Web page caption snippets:

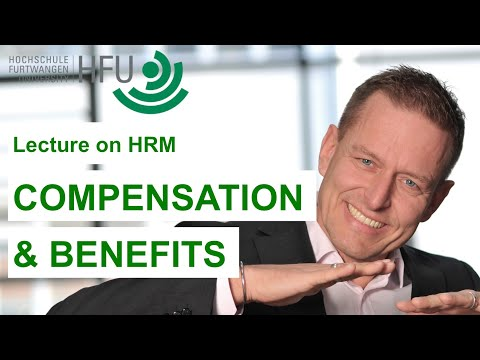 Human Resource Management Lecture Part 05 - Compensation and Benefits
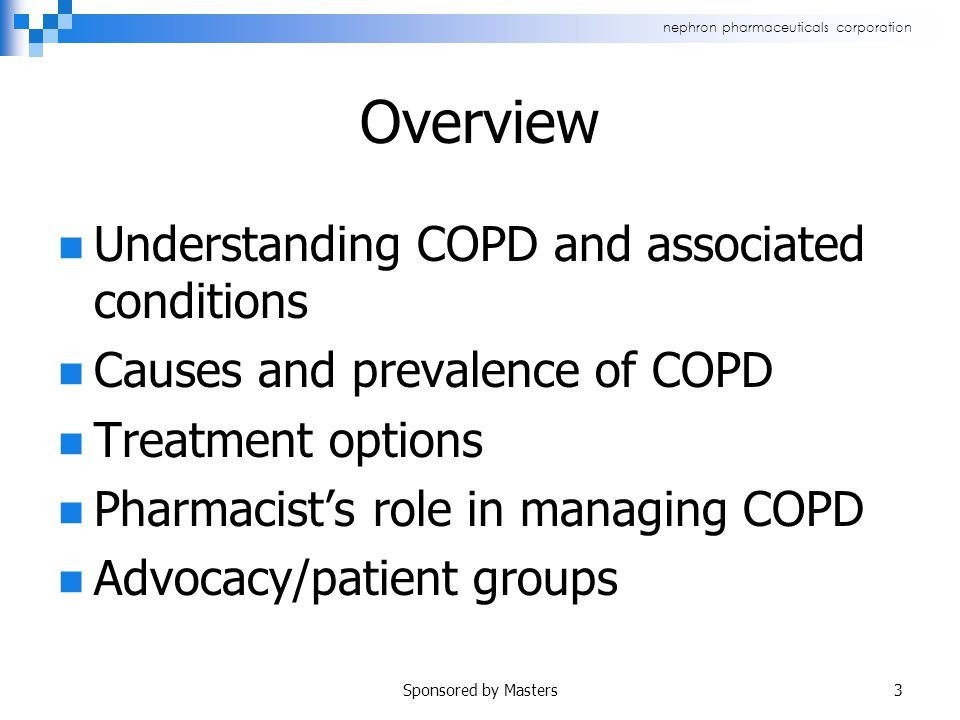 nephron pharmaceuticals corporation Overview Understanding COPD and associated conditions Causes and prevalence of COPD Treatment options Pharmacist's role in managing COPD Advocacy/patient groups Sponsored by Masters3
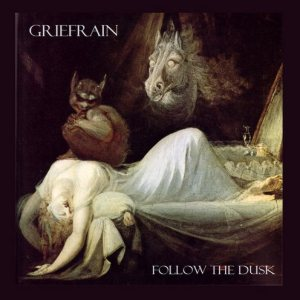 Griefrain - Follow the Dusk cover art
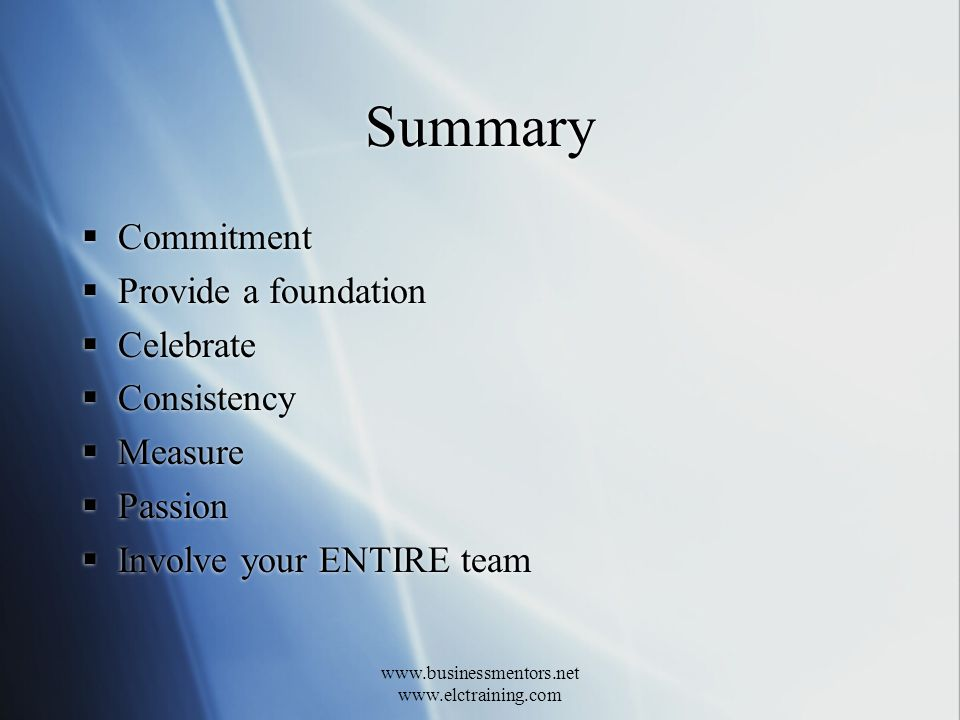 www.businessmentors.net www.elctraining.com Summary Commitment Provide a foundation Celebrate Consistency Measure Passion Involve your ENTIRE team Commitment Provide a foundation Celebrate Consistency Measure Passion Involve your ENTIRE team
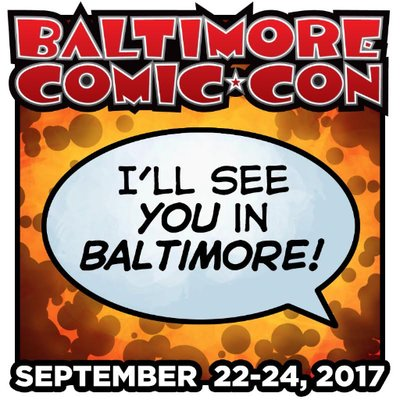 Baltimore Comic Con Happening September 22-24 – Get Discounted Admission!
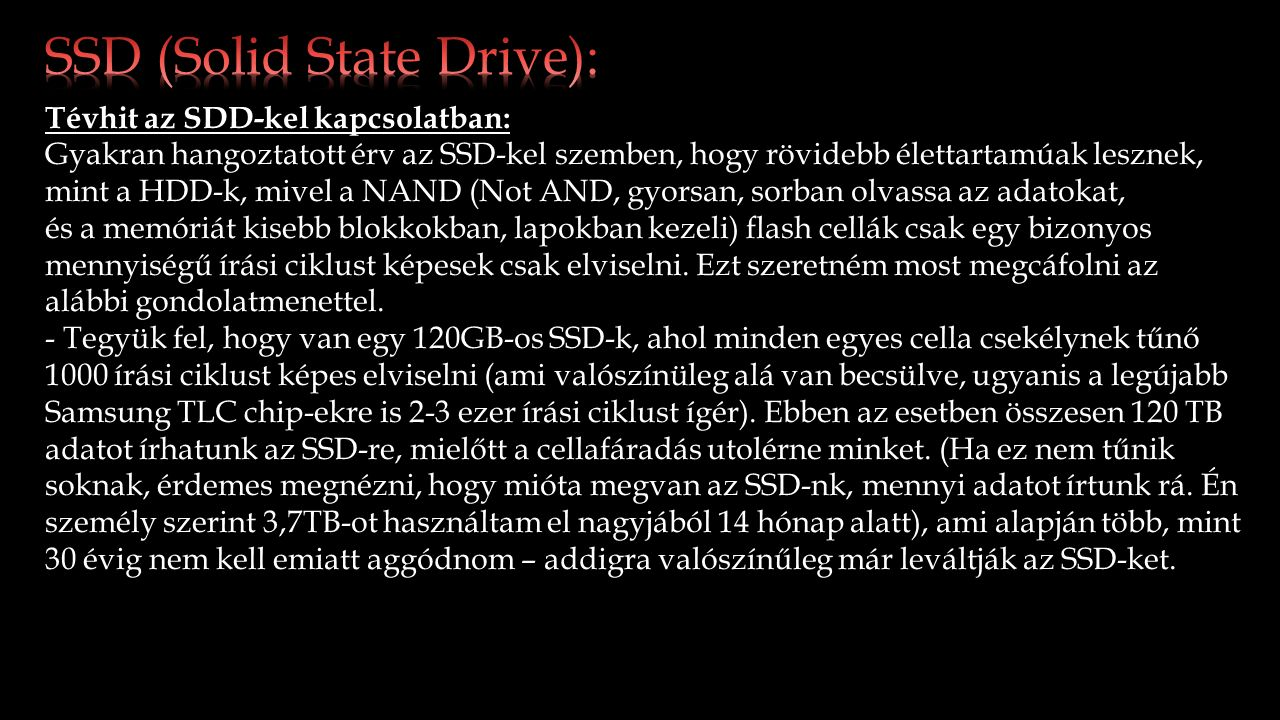 Tévhit az SDD-kel kapcsolatban: Gyakran hangoztatott érv az SSD-kel szemben, hogy rövidebb élettartamúak lesznek, mint a HDD-k, mivel a NAND (Not AND, gyorsan, sorban olvassa az adatokat, és a memóriát kisebb blokkokban, lapokban kezeli) flash cellák csak egy bizonyos mennyiségű írási ciklust képesek csak elviselni.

WORK TASK → Pictures stay out. Transcribe the lines from the start of the entries above through the line with "Griefrain - Follow the Dusk cover art", exactly.

ANSWER TO THE EXERCISE →
 Human Resource Management Lecture Part 05 - Compensation and Benefits
 nephron pharmaceuticals corporation Overview Understanding COPD and associated conditions Causes and prevalence of COPD Treatment options Pharmacist's role in managing COPD Advocacy/patient groups Sponsored by Masters3
 Griefrain - Follow the Dusk cover art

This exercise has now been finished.